■ Work to do: Write each line out exactly, leaving none out.
* Begin Task inputs *
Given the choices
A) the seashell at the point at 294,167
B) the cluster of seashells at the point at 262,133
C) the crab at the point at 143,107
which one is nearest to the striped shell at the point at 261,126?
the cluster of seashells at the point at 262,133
* End Task inputs *
■ Reply:
Given the choices
A) the seashell at the point at 294,167
B) the cluster of seashells at the point at 262,133
C) the crab at the point at 143,107
which one is nearest to the striped shell at the point at 261,126?
the cluster of seashells at the point at 262,133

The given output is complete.